— What is being asked —
Extend the gold top item analytics notebook, picking up right after its last line, the comment on analyzing "event_parameter_name" and "event_parameter_value".

# Gold Top Item Analytics Notebook

This notebook builds a gold-level analytics mart for top item views by platform and year. The workflow includes:
* Importing required libraries
* Loading and cleaning the silver event data from [workspace.silver_layer.silver_event](#table)
* Filtering for item view events and aggregating views per item/year
* Identifying the most used platform for each item/year
* Ranking items by popularity within each year
* Saving the final results to [workspace.gold_layer.gold_top_item](#table)

Use this notebook to analyze item popularity trends and platform usage over time.

### Import Libraries

In [0]:
from pyspark.sql import functions as F
from pyspark.sql.window import Window

### Define Function

### Load Data

In [0]:
# Load silver_event table from workspace.silver_layer without technical columns
technical_cols = ["tc_ingestion_timestamp", "tc_source_file", "tc_bronze_id"]
silver_event_df = spark.read.table("workspace.silver_layer.silver_event").drop(*technical_cols)

### EDA

In [0]:
# Basic analysis of "event_parameter_value" column
silver_event_df.groupBy("event_parameter_value").agg(
    F.count("*").alias("count"),
    F.countDistinct("event_name").alias("distinct_event_names"),
    F.min("event_year").alias("min_year"),
    F.max("event_year").alias("max_year")
).orderBy(F.desc("count")).display()

In [0]:
# Analysis of "event_parameter_name" and "event_parameter_value"

— Given data —
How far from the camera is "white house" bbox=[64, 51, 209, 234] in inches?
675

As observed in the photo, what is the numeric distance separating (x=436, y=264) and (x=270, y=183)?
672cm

— Response to the exercise —
# 1️⃣ What are the values in "event_parameter_name"?
event_param_name_values_df = silver_event_df.groupBy("event_parameter_name").agg(
    F.count("*").alias("count"),
    F.countDistinct("event_parameter_value").alias("distinct_values")
).orderBy(F.desc("count"))
display(event_param_name_values_df)

# 2️⃣ For "event_parameter_name" == "item_id", are "event_parameter_value" values integer?
item_id_param_df = silver_event_df.filter(F.col("event_parameter_name") == "item_id")
item_id_type_df = item_id_param_df.withColumn(
    "is_integer", F.col("event_parameter_value").cast("int").isNotNull()
)
integer_check_df = item_id_type_df.groupBy("is_integer").agg(F.count("*").alias("count"))
display(integer_check_df)

In [0]:
# Top Item Analytics from silver_event_df
# 1️⃣ Filter for item views only (event_name == 'view_item')
silver_event_df = silver_event_df.filter(
    (F.col("event_name") == "view_item") & (F.col("event_parameter_name") == "item_id")
)

silver_event_df = silver_event_df.withColumn("event_parameter_value",
    F.expr("try_cast(event_parameter_value as bigint)")
)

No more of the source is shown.